Private Cluster
Overview
Private Cluster enables you to create a dedicated pool of GPU-backed compute resources that can be shared across multiple teams and projects. The cluster is billed at a fixed price, independent of actual GPU utilization, providing predictable costs and guaranteed capacity.
Once a Private Cluster is created, you can deploy Nodes, Inference Endpoints, Training Clusters, and Vector Databases within it without incurring additional charges.
Who Should Use a Private Cluster?
Private Clusters are best suited for teams that:
- Run long-running or predictable AI/ML workloads
- Require guaranteed GPU availability
- Want to share GPUs across multiple projects without repeated provisioning
- Prefer fixed and predictable billing
- Need controlled access through role-based permissions
When to Choose a Private Cluster?
Choose a Private Cluster if you want to:
- Avoid GPU shortages during peak demand
- Eliminate per-resource billing for nodes, inference, and databases
- Centrally manage GPU capacity across teams
- Control GPU allocation without deleting workloads
- Reduce operational overhead for large or growing AI teams
Key Benefits
- Fixed Pricing – Billing is independent of actual GPU usage
- No Hidden Costs – No extra charges for deploying services inside the cluster
- Guaranteed Capacity – GPUs are reserved exclusively for your organization
- Flexible Allocation – Dynamically allocate and deallocate GPUs across projects
- Secure Access Control – Governed by IAM roles and permissions
Creating a Private Cluster
Step-by-Step Guide
- Navigate to Private Cluster from the sidebar under Products.
- Click Create Private Cluster.
- Select the required compute configuration and choose a pricing option:
- Hourly – Flexible, pay-as-you-go pricing
- Committed – Lower cost for predictable workloads with a fixed commitment period
- Enter the Cluster Name and specify the Node Count.
- Click Create.
Commitment Options (Committed Plans Only)
If you select a committed plan, choose what happens after the commitment period ends:
- Auto-Renew – Continue the commitment automatically
- Switch to Hourly Billing – Retain the cluster with hourly pricing
- Auto-Terminate – Automatically delete the cluster
Committed plans provide cost benefits for steady workloads. Any additional nodes added later are billed at hourly rates.

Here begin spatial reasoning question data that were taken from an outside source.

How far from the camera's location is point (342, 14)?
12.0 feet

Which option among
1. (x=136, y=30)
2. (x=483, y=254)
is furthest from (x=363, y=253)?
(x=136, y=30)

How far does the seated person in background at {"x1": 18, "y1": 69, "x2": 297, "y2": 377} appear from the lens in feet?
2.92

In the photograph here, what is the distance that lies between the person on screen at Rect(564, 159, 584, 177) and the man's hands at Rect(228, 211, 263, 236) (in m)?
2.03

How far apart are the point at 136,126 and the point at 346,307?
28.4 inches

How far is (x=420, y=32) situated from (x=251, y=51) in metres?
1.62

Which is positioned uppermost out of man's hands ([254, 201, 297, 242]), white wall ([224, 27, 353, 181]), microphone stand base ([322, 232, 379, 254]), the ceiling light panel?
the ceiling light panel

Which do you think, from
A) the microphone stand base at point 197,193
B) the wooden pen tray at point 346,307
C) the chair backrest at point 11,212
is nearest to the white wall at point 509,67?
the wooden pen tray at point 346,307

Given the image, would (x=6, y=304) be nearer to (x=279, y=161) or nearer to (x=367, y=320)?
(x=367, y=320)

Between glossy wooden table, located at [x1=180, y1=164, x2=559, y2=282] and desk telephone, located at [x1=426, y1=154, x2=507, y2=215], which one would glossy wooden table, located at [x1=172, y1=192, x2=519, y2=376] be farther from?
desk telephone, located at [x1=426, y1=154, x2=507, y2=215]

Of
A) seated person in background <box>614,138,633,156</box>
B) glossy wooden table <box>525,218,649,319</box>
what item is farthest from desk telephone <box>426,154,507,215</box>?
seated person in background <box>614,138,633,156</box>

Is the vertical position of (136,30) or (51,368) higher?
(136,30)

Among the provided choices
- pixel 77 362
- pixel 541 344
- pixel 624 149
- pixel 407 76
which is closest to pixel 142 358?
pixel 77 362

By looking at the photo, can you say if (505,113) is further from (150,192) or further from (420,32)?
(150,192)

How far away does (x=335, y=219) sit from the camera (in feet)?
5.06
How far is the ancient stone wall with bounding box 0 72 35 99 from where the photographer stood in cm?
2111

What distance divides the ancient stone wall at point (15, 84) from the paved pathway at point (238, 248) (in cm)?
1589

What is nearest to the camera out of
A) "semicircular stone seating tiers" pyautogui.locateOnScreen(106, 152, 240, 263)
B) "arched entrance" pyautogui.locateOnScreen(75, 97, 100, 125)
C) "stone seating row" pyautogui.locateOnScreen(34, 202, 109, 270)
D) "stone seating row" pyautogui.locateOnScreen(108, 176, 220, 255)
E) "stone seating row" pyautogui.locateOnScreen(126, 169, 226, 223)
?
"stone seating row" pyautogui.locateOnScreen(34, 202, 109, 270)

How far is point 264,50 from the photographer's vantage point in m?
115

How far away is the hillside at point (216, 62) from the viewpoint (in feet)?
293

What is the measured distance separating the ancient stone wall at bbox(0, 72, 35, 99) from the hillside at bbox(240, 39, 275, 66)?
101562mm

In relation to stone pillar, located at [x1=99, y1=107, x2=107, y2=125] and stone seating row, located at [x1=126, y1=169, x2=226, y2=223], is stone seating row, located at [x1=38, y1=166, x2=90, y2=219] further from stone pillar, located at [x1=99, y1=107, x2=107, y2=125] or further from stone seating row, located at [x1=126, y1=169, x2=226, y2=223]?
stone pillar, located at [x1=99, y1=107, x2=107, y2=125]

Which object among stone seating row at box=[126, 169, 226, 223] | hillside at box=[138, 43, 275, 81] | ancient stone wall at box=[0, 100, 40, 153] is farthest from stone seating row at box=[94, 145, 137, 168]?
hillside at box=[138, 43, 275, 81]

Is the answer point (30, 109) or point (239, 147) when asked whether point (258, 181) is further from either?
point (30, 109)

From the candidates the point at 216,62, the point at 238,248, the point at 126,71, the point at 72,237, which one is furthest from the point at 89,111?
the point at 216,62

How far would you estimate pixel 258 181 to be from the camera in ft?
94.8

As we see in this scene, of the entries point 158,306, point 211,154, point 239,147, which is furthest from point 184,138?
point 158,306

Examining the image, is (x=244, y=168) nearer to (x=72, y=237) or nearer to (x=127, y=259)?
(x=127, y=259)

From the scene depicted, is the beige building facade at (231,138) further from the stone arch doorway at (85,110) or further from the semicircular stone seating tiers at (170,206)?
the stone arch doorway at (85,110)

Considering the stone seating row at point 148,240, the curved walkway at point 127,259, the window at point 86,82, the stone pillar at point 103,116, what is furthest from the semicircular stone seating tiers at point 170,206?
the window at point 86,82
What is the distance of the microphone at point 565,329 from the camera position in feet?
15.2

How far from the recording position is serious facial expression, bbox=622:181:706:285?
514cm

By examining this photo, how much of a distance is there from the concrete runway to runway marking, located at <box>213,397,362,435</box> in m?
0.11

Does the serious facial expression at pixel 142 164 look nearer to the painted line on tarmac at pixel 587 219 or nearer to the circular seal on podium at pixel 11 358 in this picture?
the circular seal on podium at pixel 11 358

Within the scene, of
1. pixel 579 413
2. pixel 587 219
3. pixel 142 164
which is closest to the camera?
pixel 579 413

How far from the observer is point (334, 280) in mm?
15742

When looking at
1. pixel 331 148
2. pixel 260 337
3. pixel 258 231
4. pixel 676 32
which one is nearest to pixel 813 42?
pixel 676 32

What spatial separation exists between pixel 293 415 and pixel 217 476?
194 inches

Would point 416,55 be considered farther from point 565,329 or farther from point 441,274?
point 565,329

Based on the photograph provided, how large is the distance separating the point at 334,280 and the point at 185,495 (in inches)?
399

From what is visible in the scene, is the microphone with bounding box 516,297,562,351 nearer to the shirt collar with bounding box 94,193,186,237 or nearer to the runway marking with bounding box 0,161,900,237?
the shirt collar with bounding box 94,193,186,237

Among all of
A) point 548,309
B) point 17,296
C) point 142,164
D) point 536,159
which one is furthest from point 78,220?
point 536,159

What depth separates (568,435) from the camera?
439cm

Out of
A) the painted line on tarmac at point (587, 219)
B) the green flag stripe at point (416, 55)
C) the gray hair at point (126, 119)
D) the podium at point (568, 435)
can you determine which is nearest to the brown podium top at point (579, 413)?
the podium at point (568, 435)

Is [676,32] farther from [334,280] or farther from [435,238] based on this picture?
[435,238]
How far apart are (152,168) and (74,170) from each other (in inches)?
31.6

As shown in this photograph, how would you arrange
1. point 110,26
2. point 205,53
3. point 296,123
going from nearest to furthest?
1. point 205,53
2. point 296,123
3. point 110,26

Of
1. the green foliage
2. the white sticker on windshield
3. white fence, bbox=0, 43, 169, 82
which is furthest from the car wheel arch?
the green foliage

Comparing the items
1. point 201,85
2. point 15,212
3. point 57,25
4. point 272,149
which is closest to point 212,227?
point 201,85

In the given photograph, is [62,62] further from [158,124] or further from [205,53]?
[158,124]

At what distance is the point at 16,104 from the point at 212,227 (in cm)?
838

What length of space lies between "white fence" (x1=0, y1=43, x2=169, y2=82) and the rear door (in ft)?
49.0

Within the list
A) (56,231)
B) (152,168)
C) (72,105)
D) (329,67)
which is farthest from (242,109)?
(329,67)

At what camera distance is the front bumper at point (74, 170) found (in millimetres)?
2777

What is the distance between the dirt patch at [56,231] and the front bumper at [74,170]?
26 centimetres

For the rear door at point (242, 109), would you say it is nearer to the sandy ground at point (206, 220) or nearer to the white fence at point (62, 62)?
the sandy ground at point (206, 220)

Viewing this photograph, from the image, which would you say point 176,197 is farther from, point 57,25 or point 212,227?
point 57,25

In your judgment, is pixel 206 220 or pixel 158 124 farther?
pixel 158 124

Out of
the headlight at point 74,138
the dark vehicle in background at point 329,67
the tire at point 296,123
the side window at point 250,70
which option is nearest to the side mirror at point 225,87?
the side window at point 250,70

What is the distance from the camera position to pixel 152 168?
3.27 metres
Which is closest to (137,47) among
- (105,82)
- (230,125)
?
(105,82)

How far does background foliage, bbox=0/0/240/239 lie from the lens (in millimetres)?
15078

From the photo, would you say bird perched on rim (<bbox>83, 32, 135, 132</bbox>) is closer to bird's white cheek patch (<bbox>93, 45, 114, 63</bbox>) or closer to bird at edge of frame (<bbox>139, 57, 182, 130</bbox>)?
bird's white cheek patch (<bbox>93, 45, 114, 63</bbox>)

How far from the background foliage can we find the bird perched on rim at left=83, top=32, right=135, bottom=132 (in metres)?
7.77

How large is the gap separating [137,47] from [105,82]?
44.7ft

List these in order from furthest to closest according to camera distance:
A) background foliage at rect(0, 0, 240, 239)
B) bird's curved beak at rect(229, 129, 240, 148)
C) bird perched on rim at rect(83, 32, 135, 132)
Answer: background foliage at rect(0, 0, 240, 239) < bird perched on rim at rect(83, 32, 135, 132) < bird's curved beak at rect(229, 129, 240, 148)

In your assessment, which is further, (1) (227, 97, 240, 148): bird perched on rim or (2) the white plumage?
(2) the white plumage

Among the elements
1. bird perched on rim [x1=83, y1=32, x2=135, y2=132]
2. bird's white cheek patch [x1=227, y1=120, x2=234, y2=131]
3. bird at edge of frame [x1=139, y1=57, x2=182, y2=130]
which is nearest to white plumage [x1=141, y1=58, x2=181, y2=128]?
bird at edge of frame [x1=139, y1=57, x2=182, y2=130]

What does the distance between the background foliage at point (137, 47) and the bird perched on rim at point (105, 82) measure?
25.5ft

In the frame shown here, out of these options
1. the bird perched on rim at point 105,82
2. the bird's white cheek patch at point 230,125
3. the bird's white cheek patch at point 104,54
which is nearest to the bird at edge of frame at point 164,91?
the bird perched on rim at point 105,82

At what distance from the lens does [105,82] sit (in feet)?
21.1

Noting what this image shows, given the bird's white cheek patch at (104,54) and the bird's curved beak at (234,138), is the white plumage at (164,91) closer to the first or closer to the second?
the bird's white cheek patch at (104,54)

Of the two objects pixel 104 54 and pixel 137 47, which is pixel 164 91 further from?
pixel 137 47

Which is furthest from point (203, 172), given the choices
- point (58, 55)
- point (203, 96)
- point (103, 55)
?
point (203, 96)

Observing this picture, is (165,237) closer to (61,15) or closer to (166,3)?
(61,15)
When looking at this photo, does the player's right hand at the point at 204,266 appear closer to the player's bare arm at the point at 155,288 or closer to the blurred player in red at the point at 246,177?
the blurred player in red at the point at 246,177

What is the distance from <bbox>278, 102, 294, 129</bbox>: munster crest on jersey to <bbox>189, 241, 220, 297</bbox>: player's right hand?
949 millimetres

Understanding Roles and Permissions
Private Cluster access is controlled using IAM roles, ensuring that only authorized users can manage cluster capacity.
How Access Works
- Admins and Owners manage cluster creation and capacity.
- Team Leads and Project Leads manage GPU usage within their scope.
- Team Members typically have read-only visibility unless explicitly granted permissions.
Role-Based Access Matrix
| Role | View Cluster | Create / Update Cluster | Allocate Nodes | Deallocate Nodes | Scope |
|---|---|---|---|---|---|
| Admin / Owner | Yes | Yes | Yes | Yes | Cluster (CRN) |
| Team Lead | Yes | No | No | Yes | All projects in team |
| Project Lead | Yes | No | No | Yes | Assigned project only |
| Team Member | Yes (Read-only) | No | No | Yes (if permitted) | As per IAM policy |
Common Scenarios
- I am a Team Lead and want to free GPUs from a project → Allowed
- I am a Project Lead and want to resize the cluster → Not allowed
- I am a Member and want to view cluster usage → Allowed
How Node Allocation Works
Node Lifecycle States
Each node in a Private Cluster exists in one of the following states:
- Free – Available for allocation
- Allocated – Assigned to a project
- Occupied – Actively running workloads (Nodes, Inference, Training, Databases)
Understanding these states helps you manage capacity without disrupting running services.